Extend the article on the Iowa High School Athletic Association past its final sentence.

» **PROVIDED TEXT**
━━━━━━━━━━━━━━━━
The Iowa High School Athletic Association (IHSAA) is the regulating body for male Iowa high school interscholastic athletics and is a full member of the National Federation of State High School Associations. Its female counterpart, the Iowa Girls High School Athletic Union, (IGHSAU) is an associate member. Iowa is the only state that maintains separate governing bodies for boys' and girls' athletics.

Sports overseen by the IHSAA are baseball, basketball, bowling, cross country, football, golf, soccer, swimming & diving, tennis, track & field, and wrestling.

As classifications vary highly across sports, they are included under the individual sport section.

Administrative staff
The administrative staff that runs the IHSAA consists of the 7 members in the office of directors, and the 10 members of the board of control.

Board of directors
Executive Director- Tom Keating
Assistant Director- Brett Nanninga
Assistant Director- Todd Tharp
Assistant Director- Jared Chizek
Assistant Director Chad Elsberry 
Director of Officials- Lewis Curtis
Communications Director- Chris Cuellar

Board of control

Chairperson: Greg Darling, Humboldt, 2021
Vice-Chairperson: Dr. Rod Earleywine, Sergeant Bluff-Luton, 2020
Treasurer: Barb Schwamman, Osage, 2010
Greg Dockum, Johnston, IASB, 2021
Brent Cook, Dubuque, Senior, 2022
Paula Wright, Oskaloosa, 2019
Scott Kibby, Iowa City, Liberty, 2023
Dave Wiebers, Denison-Schleswig, 2023
Dr. Ryan Wise, ex-officio, Department of Education

Baseball

The IHSAA, historically, has had 3 state baseball championships. Currently, there is only one: the Summer State Championship,  whose winners are currently recognized as the State Champions. Historically, however, the winners of all 3 tournaments are given credit for State Championships.  Iowa was the first State Association in the nation to hold a baseball championship meet in the summer.
━━━━━━━━━━━━━━━━
Excerpts of spatial question data:
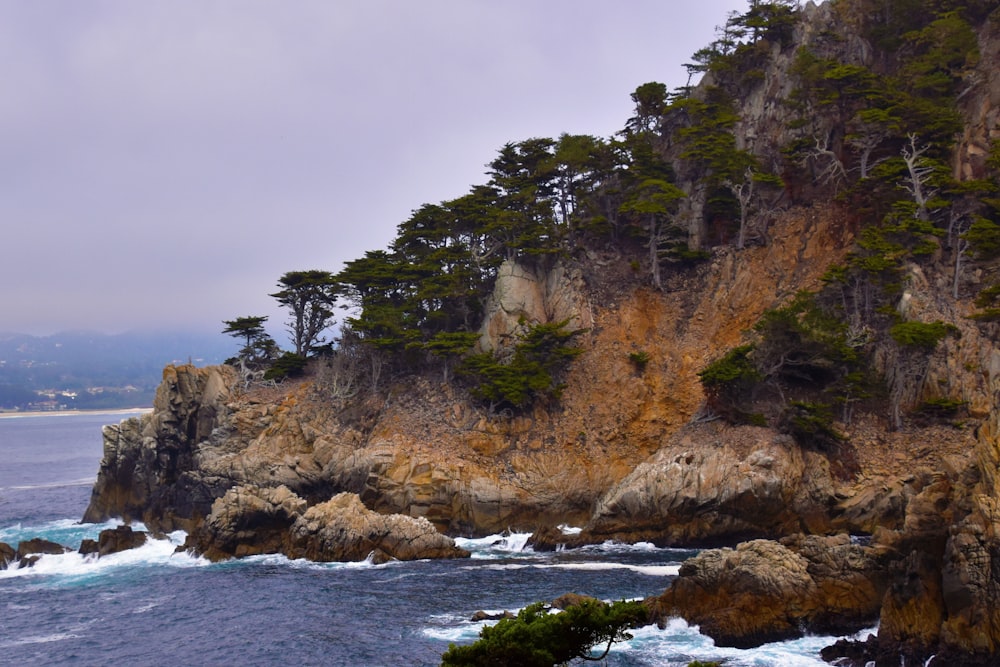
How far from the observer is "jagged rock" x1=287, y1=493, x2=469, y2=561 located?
1729 inches

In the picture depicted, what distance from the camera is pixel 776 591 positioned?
98.5 ft

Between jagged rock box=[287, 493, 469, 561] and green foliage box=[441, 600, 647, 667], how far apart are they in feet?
72.2

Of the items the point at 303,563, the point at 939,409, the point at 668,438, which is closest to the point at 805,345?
the point at 939,409

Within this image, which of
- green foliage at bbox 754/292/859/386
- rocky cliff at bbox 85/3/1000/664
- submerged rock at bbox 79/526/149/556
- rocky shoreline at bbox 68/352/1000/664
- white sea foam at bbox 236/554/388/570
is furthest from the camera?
submerged rock at bbox 79/526/149/556

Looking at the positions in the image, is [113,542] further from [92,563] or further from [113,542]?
[92,563]

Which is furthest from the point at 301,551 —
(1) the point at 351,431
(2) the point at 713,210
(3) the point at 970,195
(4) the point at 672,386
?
(3) the point at 970,195

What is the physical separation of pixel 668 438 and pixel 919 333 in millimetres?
14749

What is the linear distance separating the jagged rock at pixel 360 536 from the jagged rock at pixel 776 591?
15.9 metres

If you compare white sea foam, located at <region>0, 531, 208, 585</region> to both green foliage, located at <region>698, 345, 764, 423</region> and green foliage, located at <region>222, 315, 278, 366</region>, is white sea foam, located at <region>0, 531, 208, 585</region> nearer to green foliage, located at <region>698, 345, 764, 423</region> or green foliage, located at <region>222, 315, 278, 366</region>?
green foliage, located at <region>222, 315, 278, 366</region>

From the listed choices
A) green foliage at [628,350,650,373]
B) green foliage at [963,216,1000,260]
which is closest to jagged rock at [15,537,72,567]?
━━━━━━━━━━━━━━━━
» **OUTPUT**
Classification guidelines
4A- Largest 48 schools
3A- Next 64 largest schools
2A- Next 96 largest schools
1A- Remaining (138) schools

State Champions

Summer Tournament

The summer tournament was first held in 1946, with one classification from 1946–1972. From 1973–1980, there were 2 classifications (1A and 2A), and since 1981 there have been 4 classifications (1A, 2A, 3A, and 4A).

Spring Tournament
The Spring Tournament was held every summer from 1928–1972, and is the oldest of the 3 state tournaments. In the 4 years prior to 1928 (1924–1927), Iowa State College hosted an "invitational state tournament" in the spring that attracted nearly 40 schools, but was unofficial in nature. Unlike the Summer tournament, the Spring tournament never divided into separate classes.

Fall Tournament
The Fall Tournament was held every summer from 1939–1985. Unlike the Summer tournament, the Fall tournament never divided into separate classes. .

Basketball

Classification guidelines
4A- Largest 48 schools
3A- Next 64 largest schools
2A- Next 96 largest schools*
1A- Remaining (155) schools

*IHSAA Board policy allows schools to participate in a higher classification than their enrollment places them in a sport with four classes. Schools requesting this placement will remain in higher class for two years. As a result, In the 2014-15 school year, there were 97 schools in 2A basketball, even though regulations call for 96

State Champions

Timeline
1912–1919 – unsupervised, non IHSAA sponsored state championship crowning one state champion.
1920–1922 – unsupervised, non IHSAA sponsored state championship crowning two state champions, one in Iowa City and one in Ames.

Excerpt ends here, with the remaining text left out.